◆ **TEXTO PARA LEITURA**:
==================================================

Art. 2o Os órgãos e as entidades do Poder Executivo federal assegurarão, às pessoas naturais e jurídicas, o direito de acesso à informação, que será proporcionado mediante procedimentos objetivos e ágeis, de forma transparente, clara e em linguagem de fácil compreensão, observados os princípios da administração pública e as diretrizes previstas na Lei no 12.527, de 2011.
Art. 4o A busca e o fornecimento da informação são gratuitos, ressalvada a cobrança do valor referente ao custo dos serviços e dos materiais utilizados, tais como reprodução de documentos, mídias digitais e postagem.” (Disponível em: <http://www.planalto.gov.br/ccivil_03/_ato2011-2014/2012/Decreto/D77 24.htm>. Acesso em 30 set. 2012).
CONCLUSÃO
No mundo globalizado em que as corporações mundiais, alimentadas pelo sistema financeiro em crise, ditam as regras do modelo desenvolvimentismo, prevalece o caos e a decadência do modelo industrial fordista-taylorista, bélico, financista e consumista ao extremo.

==================================================

◆ **TAREFAS**:
1. De acordo com o Art. 4o do texto para leitura, o que pode ser cobrado na busca e no fornecimento da informação?
2. Escreva a continuação do texto para leitura, começando logo após a última frase apresentada.

◆ **INFORMAÇÕES FORNECIDAS**:

==================================================

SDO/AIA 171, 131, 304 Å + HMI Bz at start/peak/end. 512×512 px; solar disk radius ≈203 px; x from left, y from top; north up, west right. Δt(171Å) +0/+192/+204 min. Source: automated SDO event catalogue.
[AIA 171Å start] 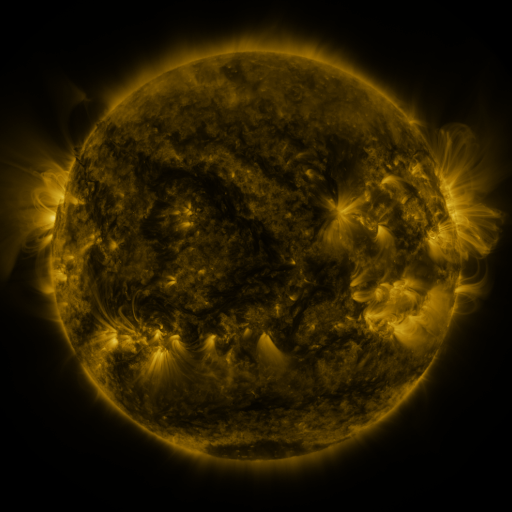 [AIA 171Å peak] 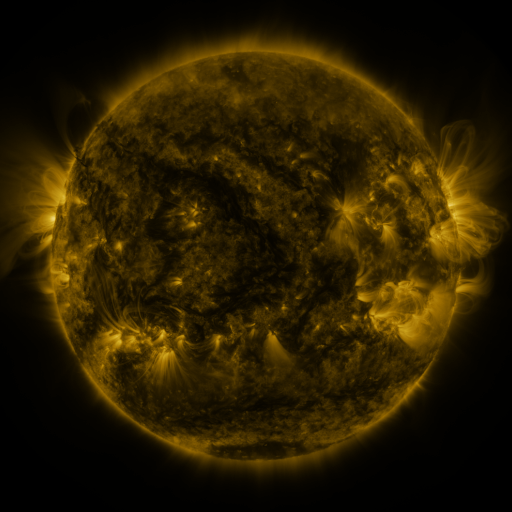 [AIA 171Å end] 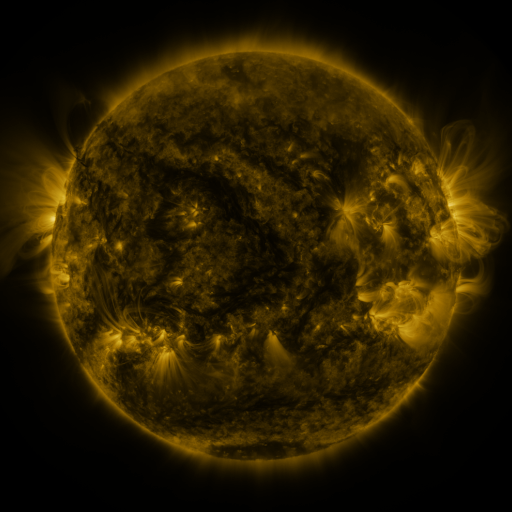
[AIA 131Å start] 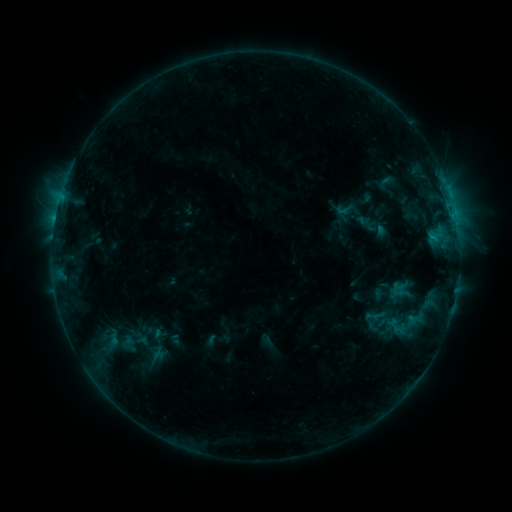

==================================================

◆ **RESULTADOS ESPERADOS**:
1. Pode ser cobrado o valor referente ao custo dos serviços e dos materiais utilizados, como reprodução de documentos, mídias digitais e postagem.

2.
As novas tecnologias alcançam progressos inimagináveis como a impressora 3D entre outras técnicas apuradas da terceira revolução industrial. Por outro lado identificamos massas famélicas, com aumento consideravelmente do desemprego e novas formas de “escravidão” do homem pelas multinacionais das grandes potências mundiais. Reflexos dessa realidade são detectados nos próprios países centrais a partir da lógica da descentralização do trabalho como forma de aumentar o lucro e de explorar as populações e as nações empobrecidas.
Há, portanto, no modelo neoliberal em vigor no mundo atual uma má distribuição de bens e serviços entre nações desenvolvidas e em desenvolvimento ou que vivem abaixo da linha da pobreza, numa globalização econômica autoritária e excludente.
Essa apropriação imoral se dá, em especial, pelo aumento da exploração e privatização da riqueza entre proprietários dos meios de produção e despossuídos, cidadãos tratados como mero consumidores. O que resulta num aumento do contingente populacional pobre como reflexo da desigualdade social produzida pela lógica cumulativa e consumista, lógica que leva a condições desumanas ou degradantes, como o trabalho análogo à escravidão e a negação do respeito às diferenças sociais e étnicas.
Vida digna, na concepção do mínimo existencial, é entendida como direito a alimentação digna, a saúde, a educação de qualidade, a trabalho, a moradia, a liberdade, inclusive de ocupação dos espaços públicos pelo povo, inclusive à população pobre em situação de rua, ou seja, de ser tratado com respeito e dignidade por meio de políticas públicas que garantam o mínimo existencial ao cidadão.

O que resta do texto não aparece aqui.